Return to Wisconsin Computer Vision Group Publications Page

Recovering Feature and Observer Position by Projected Error Refinement
G. S. Bestor, Ph.D. Dissertation, Computer Sciences Department Technical Report 1381, University of Wisconsin - Madison, August 1998.

Abstract

Recovering three-dimensional information from images is a principal goal of computer vision. An approach called Structure From Motion (SFM) does so without imposing strict requirements on the observer or scene. In particular, SFM assumes camera motion is unknown and the scene is only required to be static. This thesis describes a new SFM technique called Projected Error Refinement that computes the positions of feature points (i.e., structure) and the locations of the camera or observer (i.e., motion) from a noisy image sequence. The technique addresses limitations of existing SFM techniques that make them unsuitable except in controlled environments; the approach presented in this thesis models perspective projection, allows unconstrained camera motion, deals with outliers and occlusion, and is scalable. This new technique is recursive and thus is suitable for video image streams because new images can be added at any time.
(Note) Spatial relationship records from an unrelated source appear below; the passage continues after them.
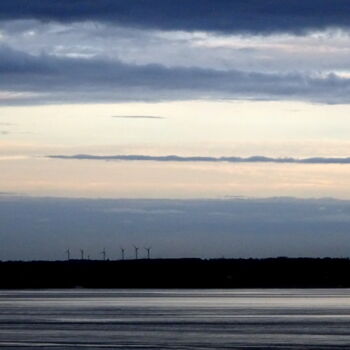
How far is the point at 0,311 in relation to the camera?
271 ft

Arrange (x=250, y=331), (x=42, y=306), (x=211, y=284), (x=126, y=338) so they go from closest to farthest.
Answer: (x=126, y=338) < (x=250, y=331) < (x=42, y=306) < (x=211, y=284)

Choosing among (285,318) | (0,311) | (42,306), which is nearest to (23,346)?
(285,318)

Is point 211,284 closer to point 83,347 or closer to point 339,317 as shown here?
point 339,317

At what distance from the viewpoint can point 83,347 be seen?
5391cm

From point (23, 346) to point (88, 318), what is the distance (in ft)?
66.6

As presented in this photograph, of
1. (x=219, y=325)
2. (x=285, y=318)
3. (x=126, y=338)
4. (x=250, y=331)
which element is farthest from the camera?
(x=285, y=318)

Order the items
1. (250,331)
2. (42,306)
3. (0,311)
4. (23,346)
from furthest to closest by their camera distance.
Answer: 1. (42,306)
2. (0,311)
3. (250,331)
4. (23,346)

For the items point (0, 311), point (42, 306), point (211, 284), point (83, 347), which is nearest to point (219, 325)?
point (83, 347)

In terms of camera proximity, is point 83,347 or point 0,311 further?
point 0,311

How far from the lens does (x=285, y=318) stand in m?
73.2

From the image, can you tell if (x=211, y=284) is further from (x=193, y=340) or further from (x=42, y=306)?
(x=193, y=340)

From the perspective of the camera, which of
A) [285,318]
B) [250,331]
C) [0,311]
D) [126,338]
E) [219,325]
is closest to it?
[126,338]

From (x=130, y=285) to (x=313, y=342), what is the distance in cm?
14164

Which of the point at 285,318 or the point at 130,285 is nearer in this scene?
the point at 285,318
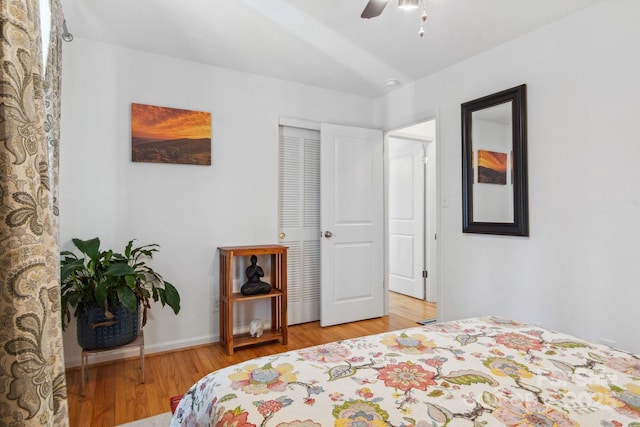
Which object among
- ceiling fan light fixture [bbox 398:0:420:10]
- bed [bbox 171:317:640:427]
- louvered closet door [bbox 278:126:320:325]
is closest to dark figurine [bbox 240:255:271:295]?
louvered closet door [bbox 278:126:320:325]

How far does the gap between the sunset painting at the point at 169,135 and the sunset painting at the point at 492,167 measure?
2.28m

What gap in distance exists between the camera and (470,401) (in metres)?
0.96

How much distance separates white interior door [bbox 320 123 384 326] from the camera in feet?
11.5

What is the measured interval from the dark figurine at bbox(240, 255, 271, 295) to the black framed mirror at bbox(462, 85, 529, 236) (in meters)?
1.78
Projected Error Refinement views SFM as a geometric inverse projection problem, with the goal of determining the positions of the cameras and feature points such that the projectors defined by each image optimally intersect (projectors are the lines of projection specifying the direction of each feature point from the camera's optical center). This is expressed as a global optimization problem with the objective function minimizing the mean-squared angular projection error between the solution and the observed images. Occlusion is dealt with naturally in this approach because only visible feature points define projectors that are considered during optimization - occluded features are ignored. The technique models true perspective projection and is scalable to an arbitrary number of feature points and images. Projected Error Refinement is non-linear and uses an efficient parallel iterative refinement algorithm that takes an initial estimate of the structure and motion parameters and alternately refines the cameras' poses and the positions of the feature points in parallel. The solution can be refined to an arbitrary precision or refinement can be terminated prematurely due to limited processing time. The solution converges rapidly towards the global minimum even when started from a poor initial estimate. Experimental results are given for both 2D and 3D perspective projection using real and synthetic images sequences.